At a time when mid and small-cap frenzy is high, it may be a good time for investors to take stock of opportunities outside these overheated spaces. As Mid and small-cap indices turn more expensive than large-cap valuations, and portfolios become too skewed, it may be time for investors with a moderate risk appetite to consider large-cap funds for investments.

Of course, most active large-cap funds have struggled over the past several years even to match, much less beat, standard benchmarks such as the Nifty 50 TRI and S&P BSE 100 TRI.

But a select few have managed to outperform large cap indices and deliver well over the long term.

In this regard, Nippon India Large Cap fund has been a steady outperformer over the years and can be considered by investors for goals that are 5-7 years away. Taking the SIP route to investing would help average costs across market cycles.

Above-average performance

Nippon India Large Cap’s performance has been healthy over the medium to long term. Most active large-cap funds have underperformed benchmarks over the past five years, even on a point-to-point returns basis.

However, Nippon India Large Cap has outperformed the S&P BSE 100 TRI over one, three, five and 10-year periods. The level of outperformance has been to the tune of 2-9 percentage points.
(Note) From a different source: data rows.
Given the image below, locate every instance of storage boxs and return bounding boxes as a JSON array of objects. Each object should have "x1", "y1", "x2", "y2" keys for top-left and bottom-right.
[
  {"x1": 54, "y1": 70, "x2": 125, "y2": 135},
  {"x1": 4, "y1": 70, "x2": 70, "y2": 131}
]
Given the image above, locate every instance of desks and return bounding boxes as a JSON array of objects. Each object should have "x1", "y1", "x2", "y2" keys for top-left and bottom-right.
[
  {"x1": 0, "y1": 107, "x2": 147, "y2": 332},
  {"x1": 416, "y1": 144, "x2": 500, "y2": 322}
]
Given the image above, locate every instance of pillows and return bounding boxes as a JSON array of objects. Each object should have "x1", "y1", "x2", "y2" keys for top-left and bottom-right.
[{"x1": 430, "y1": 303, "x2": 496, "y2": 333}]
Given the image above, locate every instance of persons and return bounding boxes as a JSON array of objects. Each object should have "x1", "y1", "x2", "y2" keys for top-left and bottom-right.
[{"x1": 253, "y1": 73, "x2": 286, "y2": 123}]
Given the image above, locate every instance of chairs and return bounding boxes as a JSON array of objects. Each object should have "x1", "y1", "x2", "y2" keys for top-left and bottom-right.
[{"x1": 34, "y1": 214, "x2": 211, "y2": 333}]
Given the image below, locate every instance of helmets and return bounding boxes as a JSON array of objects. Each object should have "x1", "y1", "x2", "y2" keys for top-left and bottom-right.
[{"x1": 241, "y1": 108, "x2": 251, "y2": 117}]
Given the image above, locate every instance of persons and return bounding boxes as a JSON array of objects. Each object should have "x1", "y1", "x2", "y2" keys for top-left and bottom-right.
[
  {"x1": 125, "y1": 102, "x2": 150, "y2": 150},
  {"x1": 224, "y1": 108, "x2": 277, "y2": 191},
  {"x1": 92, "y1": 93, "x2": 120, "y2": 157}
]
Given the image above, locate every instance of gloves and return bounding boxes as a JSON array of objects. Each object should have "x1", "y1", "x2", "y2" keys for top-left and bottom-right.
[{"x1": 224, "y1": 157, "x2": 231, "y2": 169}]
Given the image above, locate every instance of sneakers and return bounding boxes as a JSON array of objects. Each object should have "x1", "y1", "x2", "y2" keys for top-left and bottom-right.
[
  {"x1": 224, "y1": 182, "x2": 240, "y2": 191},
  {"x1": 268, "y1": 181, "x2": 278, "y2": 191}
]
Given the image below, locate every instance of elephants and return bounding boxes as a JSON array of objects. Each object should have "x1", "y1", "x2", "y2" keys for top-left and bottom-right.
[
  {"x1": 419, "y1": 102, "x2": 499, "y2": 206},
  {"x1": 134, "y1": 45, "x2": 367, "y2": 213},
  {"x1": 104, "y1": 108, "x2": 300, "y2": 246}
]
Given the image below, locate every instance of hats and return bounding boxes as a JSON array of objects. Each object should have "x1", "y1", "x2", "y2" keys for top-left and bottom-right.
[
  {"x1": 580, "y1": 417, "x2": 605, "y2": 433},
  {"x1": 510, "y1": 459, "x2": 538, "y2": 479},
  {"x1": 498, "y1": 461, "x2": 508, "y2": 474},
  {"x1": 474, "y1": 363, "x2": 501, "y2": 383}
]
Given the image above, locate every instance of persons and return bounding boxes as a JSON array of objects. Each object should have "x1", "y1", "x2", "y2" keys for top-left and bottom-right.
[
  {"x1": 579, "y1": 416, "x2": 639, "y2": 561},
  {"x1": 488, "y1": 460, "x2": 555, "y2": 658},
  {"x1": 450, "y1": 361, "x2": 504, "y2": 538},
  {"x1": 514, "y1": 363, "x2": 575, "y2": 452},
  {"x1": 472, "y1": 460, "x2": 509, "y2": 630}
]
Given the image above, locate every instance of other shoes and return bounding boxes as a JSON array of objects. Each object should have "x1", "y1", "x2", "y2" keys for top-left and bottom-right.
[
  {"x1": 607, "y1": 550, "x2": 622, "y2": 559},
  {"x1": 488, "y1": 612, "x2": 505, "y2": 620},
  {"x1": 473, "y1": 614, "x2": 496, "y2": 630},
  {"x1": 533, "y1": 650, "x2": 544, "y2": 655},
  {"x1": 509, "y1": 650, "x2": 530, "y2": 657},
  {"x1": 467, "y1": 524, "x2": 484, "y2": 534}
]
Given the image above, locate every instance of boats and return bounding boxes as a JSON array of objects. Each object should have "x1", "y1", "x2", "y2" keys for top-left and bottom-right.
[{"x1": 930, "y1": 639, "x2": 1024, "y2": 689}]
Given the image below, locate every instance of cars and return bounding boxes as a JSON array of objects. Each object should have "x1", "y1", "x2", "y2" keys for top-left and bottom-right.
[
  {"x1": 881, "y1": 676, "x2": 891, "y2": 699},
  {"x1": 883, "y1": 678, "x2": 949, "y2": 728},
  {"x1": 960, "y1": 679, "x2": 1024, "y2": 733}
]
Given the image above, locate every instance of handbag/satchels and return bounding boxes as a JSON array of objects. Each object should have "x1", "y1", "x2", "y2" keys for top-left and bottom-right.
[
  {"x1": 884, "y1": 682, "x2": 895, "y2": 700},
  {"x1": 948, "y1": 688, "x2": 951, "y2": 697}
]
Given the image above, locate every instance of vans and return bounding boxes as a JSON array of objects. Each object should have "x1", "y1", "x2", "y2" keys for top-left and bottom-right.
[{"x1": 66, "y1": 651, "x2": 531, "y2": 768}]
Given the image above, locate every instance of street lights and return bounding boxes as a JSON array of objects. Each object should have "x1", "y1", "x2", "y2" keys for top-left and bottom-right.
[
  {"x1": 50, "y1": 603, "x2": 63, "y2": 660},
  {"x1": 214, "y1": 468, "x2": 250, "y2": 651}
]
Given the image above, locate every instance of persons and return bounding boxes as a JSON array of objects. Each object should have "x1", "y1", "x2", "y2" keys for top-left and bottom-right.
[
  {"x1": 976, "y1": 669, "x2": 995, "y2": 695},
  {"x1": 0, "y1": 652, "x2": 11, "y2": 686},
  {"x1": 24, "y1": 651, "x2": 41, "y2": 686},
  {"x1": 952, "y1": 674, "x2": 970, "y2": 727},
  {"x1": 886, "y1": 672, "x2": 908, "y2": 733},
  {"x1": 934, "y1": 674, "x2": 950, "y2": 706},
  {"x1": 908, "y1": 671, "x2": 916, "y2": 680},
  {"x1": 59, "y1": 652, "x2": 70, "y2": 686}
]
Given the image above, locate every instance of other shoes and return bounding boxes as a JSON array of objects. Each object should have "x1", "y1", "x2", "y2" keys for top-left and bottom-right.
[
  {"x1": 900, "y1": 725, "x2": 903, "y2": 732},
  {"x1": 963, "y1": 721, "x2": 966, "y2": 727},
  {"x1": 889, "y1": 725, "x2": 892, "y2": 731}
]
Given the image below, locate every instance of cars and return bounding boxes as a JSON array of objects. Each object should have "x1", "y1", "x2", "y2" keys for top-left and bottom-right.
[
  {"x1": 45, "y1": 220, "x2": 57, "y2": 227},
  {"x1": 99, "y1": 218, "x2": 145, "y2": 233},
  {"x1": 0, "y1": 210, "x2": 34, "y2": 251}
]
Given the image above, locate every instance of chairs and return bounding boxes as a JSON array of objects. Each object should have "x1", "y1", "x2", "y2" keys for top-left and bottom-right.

The fund has delivered a compounded annual return of 18.3 per cent over the past 10 years, placing it among the best in the category.

SIP returns (XIRR) over the past 10 years have also been impressive, at 16.5 per cent, according to data from Valueresearch.

On a five-year rolling returns basis over the period September 2013-September 2023, Nippon India Large Cap has given 13.5 per cent returns on an average, which is higher than its benchmark’s returns. These returns place it higher than peers such as Aditya Birla Sun Life Frontline Equity, UTI Mastershare, HDFC Top 100 and Franklin India Bluechip.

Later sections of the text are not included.